An iwi with recognised customary title over Tauranga Harbour want to be on a board overseeing the harbour as part of their settlement.
Pare Hauraki Collective was at Parliament yesterday pleading their case before the Māori Affairs Select Committee.
A 2004 Waitangi Tribunal ruling found the group did have customary interests in Tauranga Moana, but influence over the harbour has been the sticking point for local iwi Ngāi Te Rangi who are part of the Tauranga Moana Iwi Collective.
An existing Treaty settlement already gave the Tauranga Moana Iwi Collective several seats on the board which governed Tauranga Harbour, but as part of its negotiations Pare Hauraki Collective also wants a seat on the board.
Hauraki negotiator Paul Majurey said the group had strong links to the area, including whakapapa and wāhi tapu, and had been waiting a long time for redress.
"I had two aunties pass away last month and I'm beside myself that those of our family have not seen this settlement. It's time for us to settle," he said.
"Will discussions be ongoing? Well, yes, because there's redress that we need to come to. But it is just unreasonable, and unfair, and not tika for our people to be held up as they have been."
The Hauraki Collective includes 12 iwi from a wide area, from Auckland to the Bay of Plenty. Tauranga Moana was just one part of the settlement.
Ngāi Te Rangi iwi chairman Charlie Tawhiao said Hauraki's customary interests were not enough to grant them governing rights.
"We're absolutely certain that we will prevail. We've been there for a long time, we've seen off eight other iwi invasions over the history of our iwi, this is just another one. We aren't going anywhere.
"The signing by the government, should that proceed, would be a major injustice to us but it would not stop us from seeking what is right."
Ngāi Te Rangi have protested in the past including blocking commercial ships from leaving Tauranga Harbour's port last year.
Under the previous government, the two groups were asked to come to an agreement between themselves, but Mr Tawhiao said that had not worked.
"We hadn't got to a tikanga process, we were siting in a meeting room at a race course for goodness sake.
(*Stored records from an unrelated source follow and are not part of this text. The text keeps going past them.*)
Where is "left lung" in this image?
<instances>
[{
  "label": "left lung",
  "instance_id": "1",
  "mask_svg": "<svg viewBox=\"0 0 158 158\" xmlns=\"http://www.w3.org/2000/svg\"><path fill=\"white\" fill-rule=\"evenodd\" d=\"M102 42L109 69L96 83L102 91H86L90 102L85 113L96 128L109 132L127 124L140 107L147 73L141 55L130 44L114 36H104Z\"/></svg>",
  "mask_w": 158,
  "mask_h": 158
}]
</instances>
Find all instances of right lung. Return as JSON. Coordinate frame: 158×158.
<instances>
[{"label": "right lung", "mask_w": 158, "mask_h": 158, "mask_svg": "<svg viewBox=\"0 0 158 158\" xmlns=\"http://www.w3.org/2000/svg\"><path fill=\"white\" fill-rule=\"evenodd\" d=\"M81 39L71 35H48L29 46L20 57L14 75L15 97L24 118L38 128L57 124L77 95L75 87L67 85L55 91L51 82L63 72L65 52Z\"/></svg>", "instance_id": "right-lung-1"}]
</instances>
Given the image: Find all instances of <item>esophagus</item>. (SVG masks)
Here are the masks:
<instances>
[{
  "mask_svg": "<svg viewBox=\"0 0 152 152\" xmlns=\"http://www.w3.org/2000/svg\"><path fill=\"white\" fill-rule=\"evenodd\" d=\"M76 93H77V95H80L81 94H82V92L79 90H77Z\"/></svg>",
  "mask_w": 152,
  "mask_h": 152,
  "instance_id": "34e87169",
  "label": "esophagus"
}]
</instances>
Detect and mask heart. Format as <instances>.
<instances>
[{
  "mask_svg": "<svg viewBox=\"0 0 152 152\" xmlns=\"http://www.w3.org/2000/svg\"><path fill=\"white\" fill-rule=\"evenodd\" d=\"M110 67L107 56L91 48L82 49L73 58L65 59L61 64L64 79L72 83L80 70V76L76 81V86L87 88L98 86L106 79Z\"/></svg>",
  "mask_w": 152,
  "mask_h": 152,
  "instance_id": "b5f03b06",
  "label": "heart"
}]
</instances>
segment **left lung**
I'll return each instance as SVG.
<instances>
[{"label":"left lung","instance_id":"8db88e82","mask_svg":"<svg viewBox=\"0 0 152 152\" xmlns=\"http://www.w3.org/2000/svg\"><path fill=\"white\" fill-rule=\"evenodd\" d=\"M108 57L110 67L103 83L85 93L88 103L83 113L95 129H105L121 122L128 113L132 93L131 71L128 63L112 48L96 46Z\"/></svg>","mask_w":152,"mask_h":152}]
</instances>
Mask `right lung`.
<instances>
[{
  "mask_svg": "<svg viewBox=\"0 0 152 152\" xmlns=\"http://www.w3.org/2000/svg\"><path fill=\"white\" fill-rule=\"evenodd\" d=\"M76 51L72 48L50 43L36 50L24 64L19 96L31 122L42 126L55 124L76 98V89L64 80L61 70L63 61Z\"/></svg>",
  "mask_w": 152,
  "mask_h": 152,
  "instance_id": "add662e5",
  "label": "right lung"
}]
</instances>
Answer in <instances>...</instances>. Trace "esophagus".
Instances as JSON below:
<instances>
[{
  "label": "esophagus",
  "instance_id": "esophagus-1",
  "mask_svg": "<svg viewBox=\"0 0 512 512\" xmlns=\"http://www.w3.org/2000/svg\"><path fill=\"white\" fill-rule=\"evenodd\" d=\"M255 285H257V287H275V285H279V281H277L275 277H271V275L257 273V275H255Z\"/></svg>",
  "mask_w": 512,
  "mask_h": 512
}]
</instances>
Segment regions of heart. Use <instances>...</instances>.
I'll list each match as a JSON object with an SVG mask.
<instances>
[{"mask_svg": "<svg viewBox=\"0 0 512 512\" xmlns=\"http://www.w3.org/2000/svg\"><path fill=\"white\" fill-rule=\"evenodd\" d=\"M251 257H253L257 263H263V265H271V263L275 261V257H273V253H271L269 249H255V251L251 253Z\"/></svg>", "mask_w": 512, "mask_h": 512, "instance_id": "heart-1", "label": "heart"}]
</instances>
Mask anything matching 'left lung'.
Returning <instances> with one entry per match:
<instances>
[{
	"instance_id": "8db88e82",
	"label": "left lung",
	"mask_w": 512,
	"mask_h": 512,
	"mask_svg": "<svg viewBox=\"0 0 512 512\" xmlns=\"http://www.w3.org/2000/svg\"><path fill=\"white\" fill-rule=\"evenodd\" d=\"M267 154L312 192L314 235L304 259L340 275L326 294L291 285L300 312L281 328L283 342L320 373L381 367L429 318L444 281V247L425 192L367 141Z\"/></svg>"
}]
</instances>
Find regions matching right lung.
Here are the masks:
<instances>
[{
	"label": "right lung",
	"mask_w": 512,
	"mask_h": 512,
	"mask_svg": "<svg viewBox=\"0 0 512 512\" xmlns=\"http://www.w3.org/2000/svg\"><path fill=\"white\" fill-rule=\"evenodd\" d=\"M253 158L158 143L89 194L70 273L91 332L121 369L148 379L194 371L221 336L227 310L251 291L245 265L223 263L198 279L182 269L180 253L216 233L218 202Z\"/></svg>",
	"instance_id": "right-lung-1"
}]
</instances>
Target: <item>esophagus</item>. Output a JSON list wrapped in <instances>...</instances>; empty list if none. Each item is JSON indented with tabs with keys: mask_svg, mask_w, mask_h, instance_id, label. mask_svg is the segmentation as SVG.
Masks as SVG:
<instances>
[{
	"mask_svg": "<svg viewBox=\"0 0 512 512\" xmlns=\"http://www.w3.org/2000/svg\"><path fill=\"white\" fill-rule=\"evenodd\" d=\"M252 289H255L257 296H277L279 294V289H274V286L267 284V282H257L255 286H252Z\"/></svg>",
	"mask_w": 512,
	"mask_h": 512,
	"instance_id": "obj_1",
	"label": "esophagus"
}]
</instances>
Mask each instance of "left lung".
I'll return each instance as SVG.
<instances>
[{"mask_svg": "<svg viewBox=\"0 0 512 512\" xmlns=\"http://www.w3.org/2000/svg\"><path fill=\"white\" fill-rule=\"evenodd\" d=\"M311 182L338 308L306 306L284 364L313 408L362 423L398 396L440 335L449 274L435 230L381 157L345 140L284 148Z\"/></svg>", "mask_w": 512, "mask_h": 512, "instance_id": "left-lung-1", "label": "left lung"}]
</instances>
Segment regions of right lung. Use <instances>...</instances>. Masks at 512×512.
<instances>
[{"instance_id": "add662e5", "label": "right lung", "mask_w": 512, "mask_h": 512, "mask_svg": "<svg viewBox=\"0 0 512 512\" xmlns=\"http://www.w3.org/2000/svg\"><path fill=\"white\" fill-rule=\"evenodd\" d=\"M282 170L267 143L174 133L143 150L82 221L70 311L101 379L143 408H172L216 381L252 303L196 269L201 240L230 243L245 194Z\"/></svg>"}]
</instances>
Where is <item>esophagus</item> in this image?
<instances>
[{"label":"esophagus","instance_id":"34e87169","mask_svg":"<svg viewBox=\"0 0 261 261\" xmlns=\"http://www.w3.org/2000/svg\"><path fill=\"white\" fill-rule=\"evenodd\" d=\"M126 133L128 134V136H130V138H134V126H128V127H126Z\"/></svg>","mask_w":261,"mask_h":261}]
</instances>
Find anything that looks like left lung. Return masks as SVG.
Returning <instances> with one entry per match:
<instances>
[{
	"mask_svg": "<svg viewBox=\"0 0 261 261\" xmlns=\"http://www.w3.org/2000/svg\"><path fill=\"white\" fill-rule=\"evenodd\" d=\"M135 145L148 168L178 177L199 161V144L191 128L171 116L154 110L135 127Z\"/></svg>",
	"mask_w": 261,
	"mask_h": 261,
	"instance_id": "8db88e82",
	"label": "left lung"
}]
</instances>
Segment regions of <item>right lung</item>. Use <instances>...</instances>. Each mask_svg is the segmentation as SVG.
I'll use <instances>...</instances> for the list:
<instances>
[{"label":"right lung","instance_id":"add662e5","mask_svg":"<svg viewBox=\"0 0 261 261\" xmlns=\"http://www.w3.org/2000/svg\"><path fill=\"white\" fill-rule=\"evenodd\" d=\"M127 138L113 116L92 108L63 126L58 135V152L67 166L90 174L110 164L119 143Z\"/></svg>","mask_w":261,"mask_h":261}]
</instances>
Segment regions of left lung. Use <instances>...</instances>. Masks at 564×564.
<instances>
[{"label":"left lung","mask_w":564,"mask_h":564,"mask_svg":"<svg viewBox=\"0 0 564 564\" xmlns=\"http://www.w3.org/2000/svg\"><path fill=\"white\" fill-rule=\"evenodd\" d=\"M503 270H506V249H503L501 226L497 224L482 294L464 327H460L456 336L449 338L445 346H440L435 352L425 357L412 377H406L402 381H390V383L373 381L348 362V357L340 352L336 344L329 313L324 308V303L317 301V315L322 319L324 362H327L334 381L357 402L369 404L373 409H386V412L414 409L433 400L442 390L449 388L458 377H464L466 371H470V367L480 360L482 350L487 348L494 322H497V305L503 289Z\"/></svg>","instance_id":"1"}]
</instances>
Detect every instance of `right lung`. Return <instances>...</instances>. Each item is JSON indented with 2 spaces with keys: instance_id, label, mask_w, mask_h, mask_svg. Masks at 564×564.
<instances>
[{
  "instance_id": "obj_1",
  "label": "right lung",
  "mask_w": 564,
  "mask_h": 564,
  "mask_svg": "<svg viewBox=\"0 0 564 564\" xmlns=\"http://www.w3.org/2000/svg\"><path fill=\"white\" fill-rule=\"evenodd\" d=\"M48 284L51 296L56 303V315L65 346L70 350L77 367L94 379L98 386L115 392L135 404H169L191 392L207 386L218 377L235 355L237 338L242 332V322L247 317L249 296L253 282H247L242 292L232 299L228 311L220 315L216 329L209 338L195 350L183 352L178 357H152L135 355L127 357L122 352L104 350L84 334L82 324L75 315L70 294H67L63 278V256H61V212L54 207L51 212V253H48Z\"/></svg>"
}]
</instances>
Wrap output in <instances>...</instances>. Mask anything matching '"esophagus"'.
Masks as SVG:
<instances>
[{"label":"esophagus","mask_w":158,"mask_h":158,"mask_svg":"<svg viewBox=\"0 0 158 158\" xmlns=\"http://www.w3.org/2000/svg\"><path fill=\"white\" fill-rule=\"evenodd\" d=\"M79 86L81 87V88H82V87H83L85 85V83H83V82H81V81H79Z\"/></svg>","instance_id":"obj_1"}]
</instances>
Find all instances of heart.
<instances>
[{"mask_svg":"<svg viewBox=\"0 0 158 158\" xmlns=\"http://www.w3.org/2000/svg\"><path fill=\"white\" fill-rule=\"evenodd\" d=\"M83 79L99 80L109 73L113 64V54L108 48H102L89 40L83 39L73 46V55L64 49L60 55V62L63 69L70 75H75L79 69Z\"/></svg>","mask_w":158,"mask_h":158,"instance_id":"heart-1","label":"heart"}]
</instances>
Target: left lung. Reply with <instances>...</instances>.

"We were having a lawyer talk under the guise of tikanga. It's not the same thing as tikanga kōrero. We never got to the issues."
Treaty Negotiations Minister Andrew Little said the deadline for contesting the impending settlement was next Friday, 18 May.
"The one thing that I won't regard with any great satisfaction is any attempt to be obstructive or obstinate about the way forward and that, unfortunately, is what we've seen going back possibly since the middle of last year."
Mr Little said he intended to sign Hauraki's deed of settlement but he wanted to hear from Tauranga Moana before he made the final decision.
"What I have indicated to Tauranga Moana iwi and Hauraki iwi is that it's my intention to sign the deed but I want to hear particularly from Tauranga Moana about whether there is anything that I need to take into account before doing that, given the standoff that there currently is at least between Ngāi Te Rangi and Hauraki."
Ngāi Te Rangi said they would continue to fight even if the settlement was signed because they believed their own rights are being impeded.